Early life and education

Vilas was born in Chelsea, Vermont, the son of Esther Greene (Smilie) and Levi Baker Vilas, a politician. Vilas moved to Madison, Wisconsin with his family in 1851. He graduated from the University of Wisconsin in 1858, and from the Albany Law School in 1860.

Career
He enlisted in the Union Army during the Civil War and was a captain in the 23rd Wisconsin Volunteer Infantry Regiment and later served as the lieutenant colonel of that regiment.

Following the war, Vilas was a Professor of Law at the University of Wisconsin–Madison, and a regent of the University from 1880 to 1885 and 1898 to 1905. Vilas served as a member of the Wisconsin State Assembly in 1885, until he was appointed the Postmaster General between 1885 and 1888, and as Secretary of the Interior from 1888 to 1889, both under President Grover Cleveland.

After leaving the cabinet, he led Wisconsin German Americans in the protest against the Bennett Law of 1889 which required schools to only use the English language. From 1891 until 1897, he was a member of the United States Senate, in which, during President Cleveland's second term, he was recognized as the chief defender of the Administration, and he was especially active in securing the repeal of the silver purchase clause of the Sherman Silver Purchase Act. He was unsuccessful in an 1896 reelection bid, having been defeated by Senator John Coit Spooner.

Vilas was a delegate to the Democratic National Convention of 1896, but withdrew after the adoption of the free-silver plank. He then became one of the chief organizers of the National Democratic Party, attended the convention at Indianapolis, and was chairman of its committee on resolutions. He was also the main drafter of the National Democratic Party's platform.
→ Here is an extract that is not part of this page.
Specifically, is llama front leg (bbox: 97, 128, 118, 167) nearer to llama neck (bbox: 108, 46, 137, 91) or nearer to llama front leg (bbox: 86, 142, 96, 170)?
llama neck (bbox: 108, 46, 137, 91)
Vilas, a favorite of the delegates, refused to run as the party's sacrificial lamb.

Back in Wisconsin, he was from 1897 to 1903 a member of the commission that had charge of the erection of the State Historical Library at Madison, and from 1906 to 1908 of the commission for the construction of the new state capitol.

Personal life
He married Anna M. Fox, who had been born in the territory of Wisconsin. Their younger son died in early childhood and their elder daughter, Nellie, died in 1893. The surviving children were Henry and Mary Esther.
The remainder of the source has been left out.